Pollard’s arrest aroused the ire and embarrassment of many in the U.S. Jewish community, who feared raising the issue of dual loyalty and who were angered that Israel would endanger the standing of the Jewish community by using an American Jew as a spy.

But those involved in organized Jewry say the community is starting to believe it can criticize Pollard’s sentence without excusing his crime.

“We would like commutation of the sentence, because we feel he has served enough,” said Evelyn Sommer, chairwoman of WJC’s American Section. “We believe his suffering is really out of proportion to the crime.”

Alan Dershowitz, Pollard’s lawyer, said the WJC statement “is an important first step and reflects the growing grass-roots sentiment in the Jewish community” that Pollard’s continuing imprisonment “is an affront to Israel, to American Jews and to justice.”

The Persian Gulf War, and the Iraqi Scud missile attacks on Israel, may have helped ease the tension between Pollard and U.S. Jewry, because of his contention that he gave Israel early warning of Iraq’s weapons capabilities.

During the Gulf crisis, his sister, Carol Pollard, said in an interview, “Right now is Jonathan’s time,” because people “realize that the information he gave Israel ensured that Israel was prepared” for such a threat.

In an interview Tuesday, she added that the WJC statement is “a historic step, given the size and stature of the group.” She applauded the Jewish community for taking a more public stand on her brother’s imprisonment.

The WJC resolution was also hailed by Israel’s Knesset Lobby on Behalf of Jonathan Pollard, which sent a letter to the WJC saying it had made a “very important decision.” It expressed hope that other American organizations would soon follow suit.

OTHERS GOT SHORTER SENTENCES

The group has been campaigning on behalf of Pollard. Last winter, it organized a petition, signed by 70 Knesset members, asking President Bush to treat Pollard with leniency.

“We believe that the crimes that Jonathan Pollard committed stemmed, in great part, from his intention to warn also of the unconventional Iraqi threat, which endangers the security of Israel and indeed the whole world,” said the Jan. 29 statement issued by the group.

Pollard’s supporters have long argued that he received an unduly harsh sentence, given that he was charged with passing classified documents to an ally.

They cite much shorter sentences given to others who have passed classified documents to non-enemy nations. Pollard’s sister referred to a 10-year sentence given to a weapons analyst for passing information to South Africa, and the less than four years given to a rocket scientist who tried to smuggle missile material to Egypt.

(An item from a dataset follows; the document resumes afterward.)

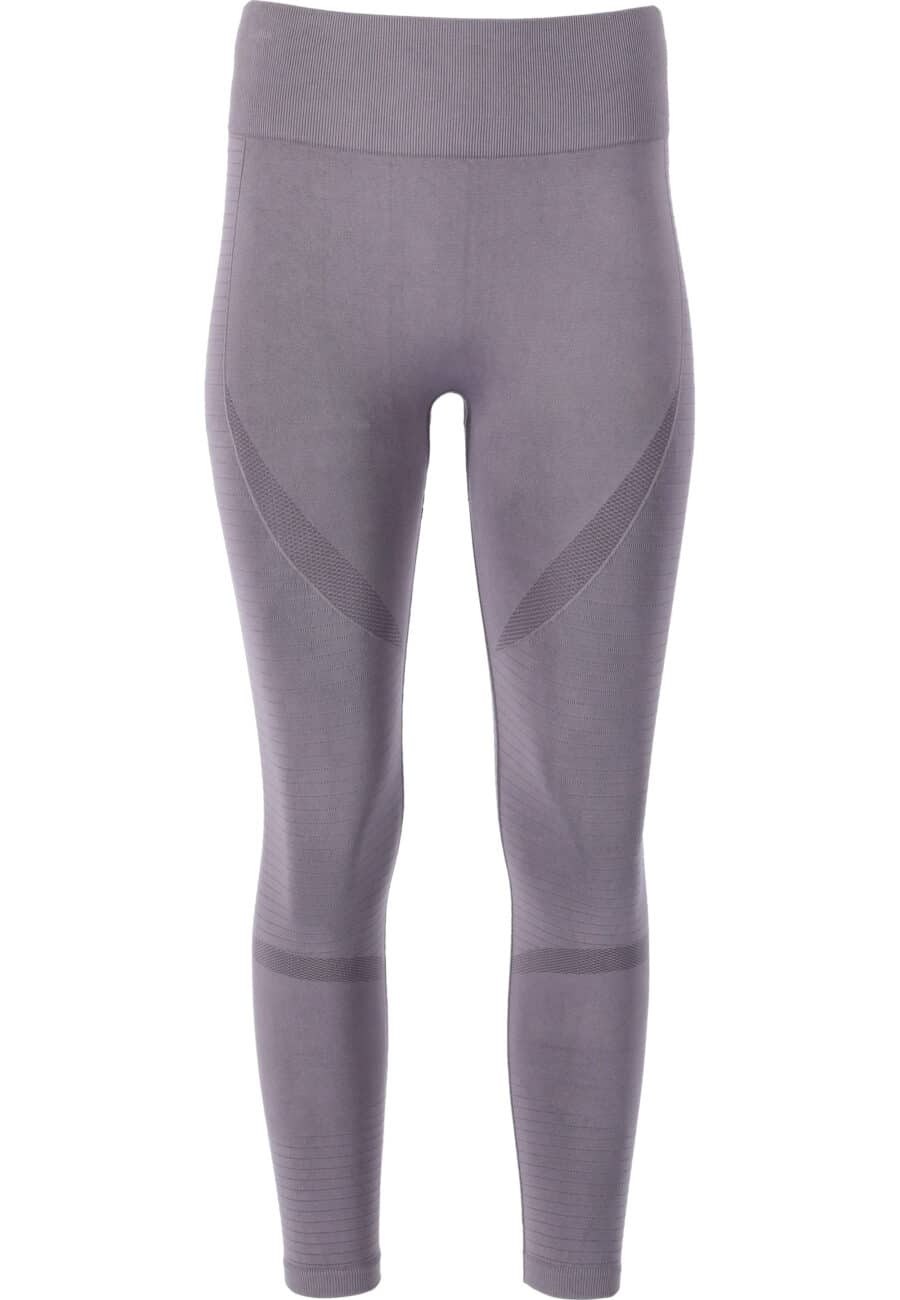 Athlecia Nagar Seamless High Waist Leggings, Repose - Image 2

In a plea bargain agreement reached with the U.S. government, Pollard agreed to cooperate and plead guilty in exchange for a reduced sentence. But the Justice Department later claimed he broke his part of the agreement by speaking to journalist Wolf Blitzer, who wrote a book about the case.

Pollard’s supporters have suggested that anti-Semitism played a role in the long sentence, and they point to alleged statements by former Defense Secretary Caspar Weinberger showing great hostility toward Pollard.

Dershowitz said Weinberger was known to have a “problem” toward Jews and Israel.

After Pollard’s arrest, Weinberger referred to him as the most dangerous spy in U.S. history, saying he grossly compromised national security. A secret memo he wrote to the judge in Pollard’s case has never been released.

‘VISCERAL DISLIKE OF ISRAEL’

“It’s un-American to prosecute someone and sentence them on the basis of secrets and whispering, and people whispered into the judge’s ear,” said Dershowitz.

In a letter to Pollard’s father written last October by former Weinberger defense aide Lawrence Korb, Weinberger’s neutrality toward issues concerning Israel is raised.

“I am not aware of exactly what Weinberger told the court about the impact of the information Jonathan passed to Israel,” Korb wrote in the letter, a copy of which was obtained by the Jewish Telegraphic Agency

“I do know that Weinberger had an almost visceral dislike of Israel and the special place it occupies in our foreign policy,” said Korb, now director of the Center for Public Policy Education at the Brookings Institution in Washington.

“In my opinion, the severity of the sentence that Jonathan received was out of proportion to his alleged offense.”